**Sección del documento**
◇ ◇ ◇ ◇ ◇ ◇ ◇

Hay cuestiones que todo el mundo sabe –o intuye, al menos–, pero es prudente recalcarlas de vez en cuando para que no se diluyan entre humos de manipulaciones y mentiras. Una de esas realidades es que la ultraderecha (y cierta parte de la derecha supuestamente moderada) tiene el alma paraca, ha tenido actuaciones paracas, está vinculada a los más egregios líderes paracos y, lo más grave, tiene planes profundamente paracos, que esperan poner en práctica cuando tengan el poder en Venezuela.
No es un gran descubrimiento, pero, repito, vale la pena reflexionar y debatir sobre esto, en especial cuando la sinceridad de un sociópata como Salvatore Mancuso sale a relucir y se pone en evidencia lo que realmente ha pasado en Colombia durante los años en los que esa nación se nos ha vendido como una democracia ejemplar, a la que nosotros, depravados cavernícolas, debíamos tratar de imitar.
Partamos de esta idea, no vaya a ser que alguien –que nunca falta– diga que los secretos revelados por Mancuso ante la Jurisdicción Especial de Paz (JEP) son un rollo de los colombianos, y que allá ellos con su manera aviesa y violenta de estar en este mundo.
No. Es muy pertinente meter el dedo en esa llaga (¡caramba, cuán precisa es la imagen en este caso!) porque esos individuos que hicieron esas barbaridades son amiguísimos, panísimas, convives, carnales, uña y sucio, pues, de algunos de los “líderes políticos” que pretenden ser gobierno en Venezuela.

◇ ◇ ◇ ◇ ◇ ◇ ◇

**Datos almacenados**
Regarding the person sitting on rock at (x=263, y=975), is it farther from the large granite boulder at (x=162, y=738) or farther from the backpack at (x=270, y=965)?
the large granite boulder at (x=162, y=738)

◇ ◇ ◇ ◇ ◇ ◇ ◇

**Descripción del ejercicio**
Retoma, por favor, el texto sobre la ultraderecha y los paramilitares y continúalo justo después de su última oración.

**El resultado**
Y han sido los cabecillas de esas orgías genocidas en el país vecino quienes han llevado la voz cantante contra la Venezuela bolivariana, empleando, de la forma más cínica, el argumento de la democracia y el respeto a los derechos humanos.
Son tan amigos los integrantes de esas dos pandillas que los colombianos se llevaron a vivir allá a varios de los venezolanos, montaron centros de operaciones, embajadas, campos de entrenamiento de mercenarios y hasta medios de comunicación supuestamente libres.
Política de Estado
Los relatos de Mancuso no dejan espacio para la duda: bajo la conducción de Álvaro Uribe y sus sucesores, se impuso en Colombia una política de Estado basada en el asesinato sistemático tanto de adversarios alzados en armas como de rivales políticos pacíficos y, más que nada, de inocentes pobres, todo ello utilizando organizaciones criminales indescriptiblemente sanguinarias.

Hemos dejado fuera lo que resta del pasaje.